Contact tracers have been working hard behind the scenes of New Zealand's COVID-19 protection response to find all the close contacts of the country's 1386 confirmed cases.
The tracing teams are made up of 190 workers at the National Close Contact service, along with a number of DHB workers who worked with the confirmed cases to find and contact anyone they may have infected.
The Project talked to Public Health Officer Dr Maria Pointer who says the tracers are working hard through the pandemic and know what they are doing.
"It's a little bit like a team in a hospital in a way in that you have cases which are yours to deal with… It's a lot of time on the phone and drawing maps a little bit like family trees of how cases are connected.
"We are pretty practised so we do have teams that have a lot of experience in that. As you would be aware we had a big measles outbreak last year and we had thousands of people we were talking to over the course of last year as well. This is business as usual."
Those who are diagnosed with COVID-19 go into strict quarantine and then help with the tracing process.
They are asked to make two lists - one for all the casual contacts they've had over the last five days, and one for all their close contacts.
The "close contact" list is the most urgent and it ranges from those they've potentially shared bodily fluid with and those who they might have sat two metres away for 15 minutes or more.
Everyone on this list must self-isolate and monitor themselves for COVID-19 symptoms for two weeks so if they are infected, they don't pass the virus on to anyone else.

• _Using the information_
• 1. Summarize the passage on New Zealand's COVID-19 contact tracing in two sentences.
• 2. Carry on the passage about New Zealand's COVID-19 contact tracing from its last sentence.

(Records from a data source)

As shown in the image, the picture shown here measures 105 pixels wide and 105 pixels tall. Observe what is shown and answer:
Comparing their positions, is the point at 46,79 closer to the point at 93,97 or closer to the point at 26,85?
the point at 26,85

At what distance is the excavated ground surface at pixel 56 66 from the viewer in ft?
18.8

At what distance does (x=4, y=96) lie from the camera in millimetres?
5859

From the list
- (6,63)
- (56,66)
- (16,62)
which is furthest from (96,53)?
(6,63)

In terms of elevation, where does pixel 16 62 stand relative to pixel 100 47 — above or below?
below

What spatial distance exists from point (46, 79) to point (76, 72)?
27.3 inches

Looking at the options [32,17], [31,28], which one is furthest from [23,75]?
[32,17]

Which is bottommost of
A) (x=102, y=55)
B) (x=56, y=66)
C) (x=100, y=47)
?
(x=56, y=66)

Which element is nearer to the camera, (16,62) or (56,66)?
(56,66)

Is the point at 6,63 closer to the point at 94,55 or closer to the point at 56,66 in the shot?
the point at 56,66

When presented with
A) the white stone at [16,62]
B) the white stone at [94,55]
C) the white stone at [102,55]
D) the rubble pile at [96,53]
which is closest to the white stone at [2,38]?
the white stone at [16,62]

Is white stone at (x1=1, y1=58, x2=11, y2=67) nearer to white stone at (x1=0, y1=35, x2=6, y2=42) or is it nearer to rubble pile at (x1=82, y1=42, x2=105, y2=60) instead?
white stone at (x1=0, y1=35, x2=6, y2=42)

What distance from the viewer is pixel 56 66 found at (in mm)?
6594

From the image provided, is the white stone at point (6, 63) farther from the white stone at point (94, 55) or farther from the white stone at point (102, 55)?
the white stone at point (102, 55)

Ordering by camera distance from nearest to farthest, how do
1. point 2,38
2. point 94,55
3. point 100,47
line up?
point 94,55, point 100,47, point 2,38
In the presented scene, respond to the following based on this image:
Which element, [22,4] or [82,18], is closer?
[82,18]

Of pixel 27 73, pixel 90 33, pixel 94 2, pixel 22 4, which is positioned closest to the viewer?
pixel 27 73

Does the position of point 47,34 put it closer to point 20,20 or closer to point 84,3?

• _List of answers_
• 1. Contact tracers have been working to find the close contacts of New Zealand's 1386 confirmed COVID-19 cases, including 190 workers at the National Close Contact service and a number of DHB staff. Dr Maria Pointer says the experienced teams treat this as business as usual, and diagnosed people go into strict quarantine, list their casual contacts from the last five days and their close contacts, and everyone on the close-contact list must self-isolate and monitor for symptoms for two weeks.

• 2.
Pointer says the tracers employ a range of different methods to find as many contacts as they can.
"We don't just ask people to look at their memories, we ask them to look through things like their bank statements, often on their phones to see where they went to when we were still allowed to go out.
"Also sometimes their phone records help to who they might have been in contact with to arrange a meeting up."
She also says they struggle with some COVID-19 patients being secretive about who they've been with or where they have been but the tracers always respect their privacy and won't divulge who has been diagnosed with coronavirus.
Prime Minister Jacinda Ardern has hinted new apps could help do the contact tracing automatically, but Pointer says it wouldn't solve all of the problems.
"There's a place for apps, and that would make some things easier in terms of being able to have a list of who people were in contact with or the places they may have been. The questions come down to privacy.
"If we are talking about apps tracing peoples' movements in terms of location data then it can sometimes create more problems than it solves because at the end of the day we still need to talk to people to work out how much at risk they might have put other people."